Alors que je regarde son kesa
noir s'éloigner, le jeune homme s'arrête brusquement et sans
même se retourner, rajoute avec calme et autorité :
«— Le suicide ici est
interdit. C'est la loi. Je ne le répéterai pas deux fois. Vous êtes
prévenu. »
Ma main sur la poignée dorée
toujours aussi étrangement familière, j'ouvre la porte de ma
cellule. Elle est exactement comme le petit homme au kesa noir
me l'avait décrite. Alors que la porte se referme derrière moi,
j'aimerais pouvoir m'effondrer en sanglot sur le lit.
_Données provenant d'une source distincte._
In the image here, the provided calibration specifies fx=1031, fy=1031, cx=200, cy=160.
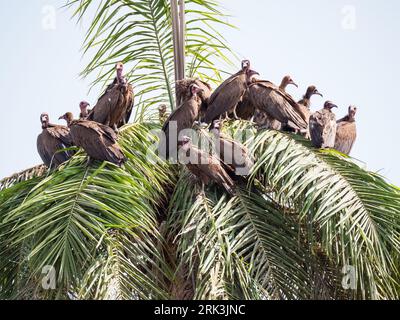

Mais j'en suis
bien incapable, comme si je n'avais plus rien sur quoi me
morfondre. En évitant soigneusement de croiser mon reflet sur chaque
mur en miroir, je suis allé jeté mon regard dans la meurtrière
afin de rencontrer la vue qui allait désormais m'accompagner...
Le regard perdu dans le ciel orageux, j'entends au loin comme venu d'un monde en contrebas plus d'une dizaine de voix ne cessant de chantonner en chœur a di đà phật, a di đà phật, a di đà phật, a di đà phật... et j'ai cru reconnaître, au cœur même de ces mots dont je ne comprenais ni le sens, ni l'intention, le lieu intime d'une parole sans mot.